Le capitaine avait raison dans ses prévisions. Nous attendîmes jusqu’au soir, sans voir les uhlans. Ils s’étaient retirés à la première attaque. Malheureusement, nous n’avions pas vu non plus Piédelot. Était-il prisonnier? ou mort? La nuit venue, le capitaine proposa d’aller à la découverte. Nous partîmes à trois. Au tournant de la Croix-Verte il y avait du sang, un fusil brisé ; le sol était piétiné ; on s’était rudement battu là. Mais il n’y avait ni blessé ni cadavre. Nous nous mîmes à battre tous les buissons d’alentour. Rien encore!

A minuit nous revenions sans aucun renseignement sur notre malheureux camarade.

— C’est tout de même fort, grondait le capitaine. Ils doivent l’avoir tué et jeté dans quelque broussaille. Il n’est pas possible qu’ils l’aient pris. Il aurait appelé. Je n’y comprends rien.

Comme il disait ces mots, une belle flamme rouge s’éleva dans la direction de l’auberge sur la grande route, et illumina le ciel.

— Gredins! lâches! hurla-t-il. Je parie que pour se venger, ils mettent le feu aux deux maisons du marché. Et puis ils ficheront le camp sans rien dire. Avec un homme tué et deux masures qui flambent, ils sont contents. Eh bien! cela ne se passera pas comme cà. Il faut y aller, cela les embêtera de quitter leur feu de joie pour se battre.

— Si nous pouvions en même temps délivrer Piédelot, dit quelqu’un, quelle chance!

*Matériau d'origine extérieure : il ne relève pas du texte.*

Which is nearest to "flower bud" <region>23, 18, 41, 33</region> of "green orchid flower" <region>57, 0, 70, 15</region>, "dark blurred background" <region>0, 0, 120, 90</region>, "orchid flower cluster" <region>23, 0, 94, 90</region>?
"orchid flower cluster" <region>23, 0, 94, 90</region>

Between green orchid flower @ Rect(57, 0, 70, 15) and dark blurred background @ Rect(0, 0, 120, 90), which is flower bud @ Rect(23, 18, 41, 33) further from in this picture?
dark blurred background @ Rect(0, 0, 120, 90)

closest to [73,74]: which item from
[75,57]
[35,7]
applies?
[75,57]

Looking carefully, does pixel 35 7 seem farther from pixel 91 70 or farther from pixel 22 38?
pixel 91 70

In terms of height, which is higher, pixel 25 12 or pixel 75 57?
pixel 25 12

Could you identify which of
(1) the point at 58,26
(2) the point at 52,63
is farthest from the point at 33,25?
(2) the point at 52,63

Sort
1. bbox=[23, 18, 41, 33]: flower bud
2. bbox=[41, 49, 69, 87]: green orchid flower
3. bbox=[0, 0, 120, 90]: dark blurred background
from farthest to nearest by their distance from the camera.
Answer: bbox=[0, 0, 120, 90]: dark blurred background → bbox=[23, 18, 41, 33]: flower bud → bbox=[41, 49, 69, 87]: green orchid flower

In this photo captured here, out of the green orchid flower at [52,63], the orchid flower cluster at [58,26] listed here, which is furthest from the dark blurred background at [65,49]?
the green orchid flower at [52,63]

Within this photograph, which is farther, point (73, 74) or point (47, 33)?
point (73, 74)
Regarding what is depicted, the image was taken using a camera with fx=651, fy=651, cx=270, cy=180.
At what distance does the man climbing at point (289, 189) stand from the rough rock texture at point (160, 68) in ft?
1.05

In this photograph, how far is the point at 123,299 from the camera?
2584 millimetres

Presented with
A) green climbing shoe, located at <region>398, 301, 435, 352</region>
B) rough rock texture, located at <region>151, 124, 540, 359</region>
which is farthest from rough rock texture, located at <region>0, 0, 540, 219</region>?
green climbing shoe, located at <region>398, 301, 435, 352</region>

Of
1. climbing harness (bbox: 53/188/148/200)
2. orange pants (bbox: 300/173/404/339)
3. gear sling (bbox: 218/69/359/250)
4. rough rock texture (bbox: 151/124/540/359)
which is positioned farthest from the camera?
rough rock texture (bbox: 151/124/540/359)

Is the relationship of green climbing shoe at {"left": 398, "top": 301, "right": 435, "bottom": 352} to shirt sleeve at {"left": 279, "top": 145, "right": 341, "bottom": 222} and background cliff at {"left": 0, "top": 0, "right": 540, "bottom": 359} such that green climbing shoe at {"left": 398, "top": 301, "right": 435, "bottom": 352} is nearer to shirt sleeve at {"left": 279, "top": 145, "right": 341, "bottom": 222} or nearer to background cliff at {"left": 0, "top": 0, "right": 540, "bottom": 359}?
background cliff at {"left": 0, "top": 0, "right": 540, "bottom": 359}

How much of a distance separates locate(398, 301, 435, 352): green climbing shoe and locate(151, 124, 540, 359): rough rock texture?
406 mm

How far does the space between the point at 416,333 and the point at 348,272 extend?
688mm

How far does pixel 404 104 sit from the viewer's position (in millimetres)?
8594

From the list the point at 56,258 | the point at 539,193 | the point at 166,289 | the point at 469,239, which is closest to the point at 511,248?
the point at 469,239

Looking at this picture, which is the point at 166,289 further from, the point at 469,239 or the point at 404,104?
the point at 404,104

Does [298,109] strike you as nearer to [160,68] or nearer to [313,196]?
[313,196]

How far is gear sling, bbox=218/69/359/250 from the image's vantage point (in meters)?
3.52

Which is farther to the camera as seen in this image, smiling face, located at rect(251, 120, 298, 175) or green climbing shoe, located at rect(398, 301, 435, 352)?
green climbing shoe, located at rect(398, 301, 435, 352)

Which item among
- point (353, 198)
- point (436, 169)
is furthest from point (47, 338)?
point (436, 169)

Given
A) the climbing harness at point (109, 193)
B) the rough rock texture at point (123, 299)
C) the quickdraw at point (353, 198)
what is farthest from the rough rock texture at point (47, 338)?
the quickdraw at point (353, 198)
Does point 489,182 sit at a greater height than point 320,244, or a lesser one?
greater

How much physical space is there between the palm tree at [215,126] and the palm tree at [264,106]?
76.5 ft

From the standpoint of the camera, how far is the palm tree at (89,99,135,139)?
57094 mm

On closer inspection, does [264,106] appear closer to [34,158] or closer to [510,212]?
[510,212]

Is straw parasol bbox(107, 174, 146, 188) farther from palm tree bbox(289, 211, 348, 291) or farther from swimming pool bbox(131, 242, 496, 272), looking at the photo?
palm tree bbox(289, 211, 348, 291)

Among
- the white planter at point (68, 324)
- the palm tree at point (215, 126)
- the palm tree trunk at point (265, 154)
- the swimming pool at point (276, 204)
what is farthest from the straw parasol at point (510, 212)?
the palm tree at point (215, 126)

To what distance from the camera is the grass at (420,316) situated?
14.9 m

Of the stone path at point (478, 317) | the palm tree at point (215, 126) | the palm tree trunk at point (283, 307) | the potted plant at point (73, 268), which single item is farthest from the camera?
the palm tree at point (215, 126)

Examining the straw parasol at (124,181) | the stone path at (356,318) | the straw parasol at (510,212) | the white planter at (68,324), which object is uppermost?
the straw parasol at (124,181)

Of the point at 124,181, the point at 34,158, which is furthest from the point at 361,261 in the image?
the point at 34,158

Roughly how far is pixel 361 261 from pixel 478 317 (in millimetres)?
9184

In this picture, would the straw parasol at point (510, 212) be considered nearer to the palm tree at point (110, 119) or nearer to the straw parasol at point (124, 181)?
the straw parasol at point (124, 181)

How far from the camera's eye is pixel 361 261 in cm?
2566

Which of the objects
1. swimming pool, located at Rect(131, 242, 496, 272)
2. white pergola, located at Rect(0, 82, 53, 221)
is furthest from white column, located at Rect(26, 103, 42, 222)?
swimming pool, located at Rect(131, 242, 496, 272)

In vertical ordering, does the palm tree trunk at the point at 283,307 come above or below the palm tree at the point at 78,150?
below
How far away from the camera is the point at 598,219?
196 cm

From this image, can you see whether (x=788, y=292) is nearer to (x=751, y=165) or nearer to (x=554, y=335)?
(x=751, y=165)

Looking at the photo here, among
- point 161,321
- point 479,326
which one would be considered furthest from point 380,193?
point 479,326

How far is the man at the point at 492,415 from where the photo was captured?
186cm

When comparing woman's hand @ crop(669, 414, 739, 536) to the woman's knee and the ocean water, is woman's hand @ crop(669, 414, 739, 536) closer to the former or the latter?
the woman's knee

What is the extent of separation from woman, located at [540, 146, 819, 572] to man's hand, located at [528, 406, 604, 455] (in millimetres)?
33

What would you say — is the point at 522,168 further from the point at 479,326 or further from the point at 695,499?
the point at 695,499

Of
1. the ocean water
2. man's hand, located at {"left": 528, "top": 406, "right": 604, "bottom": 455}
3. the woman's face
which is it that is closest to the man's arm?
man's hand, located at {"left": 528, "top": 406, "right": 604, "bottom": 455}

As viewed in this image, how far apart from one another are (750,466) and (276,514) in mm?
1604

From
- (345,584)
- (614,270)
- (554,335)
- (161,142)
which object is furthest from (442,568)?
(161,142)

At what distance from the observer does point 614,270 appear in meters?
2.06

Et on partit tous les cinq, pleins de colère et d’espoir. En vingt minutes, nous avions glissé dans la coulée jusqu’en bas; et nous étions à cent pas de l’auberge que nons n’avions encore vu personne. Le feu était derrière la maison, et le reflet seul, au-dessus du toit, était visible pour nous. Cependant nous marchions assez lentement, craignant un piège, quand nous entendîmes la voix bien connue de Piédelot. Mais elle était étrange, à la fois sourde et vibrante, étouffée et claire, comme s’il criait de son plus haut avec des chiffons dans la bouche. Il avait l’air de râler et de siffler, et le malheureux disait: Au secours! au secours!

Au diable la prudence! En deux bonds nous étions derrière l’auberge. Un épouvantable spectacle nous y attendait.

IV

Table des matières

Piédelot brûlait vif. Au centre d’un de ces tas de bois fait par les bûcherons, il se tordait, attaché à un pieu, et la flamme le mordait de ses langues aiguës. Quand il nous vit, sa voix lui resta au gosier, il baissa la tête et sembla mourir.

Renverser le foyer, éparpiller les tisons, couper les liens, fut l’affaire d’un moment.

Pauvre ami! dans quel état nous le retrouvions. Il avait eu la veille l’avant-bras gauche brisé, et depuis il semblait qu’on l’eût bâtonné, moulu de coups, tant son malheureux corps était bouffi et couvert de cicatrices, de bleus, de sang. La flamme avait commencé aussi son œuvre sur lui, et il avait particulièrement deux énormes brûlures, l’une au bas du dos, sur le gras des reins, l’autre à la cuisse droite. Sa barbe et ses cheveux étaient roussis. Pauvre Piédelot!

Oh! quelle rage nous empoigna alors! Comme nous nous serions jetés tête baissée au millieu de cent mille Prussiens! Comme nous avions soif de vengeance! Mais les lâches s’étaient enfuis, laissant leur crime derrière eux. Où les trouver maintenant?

En attendant, la femme du capitaine soignait et pansait de son mieux Piédelot, dont le capitaine serrait fiévreusement la main. Au bout de quelques minutes il revint à lui.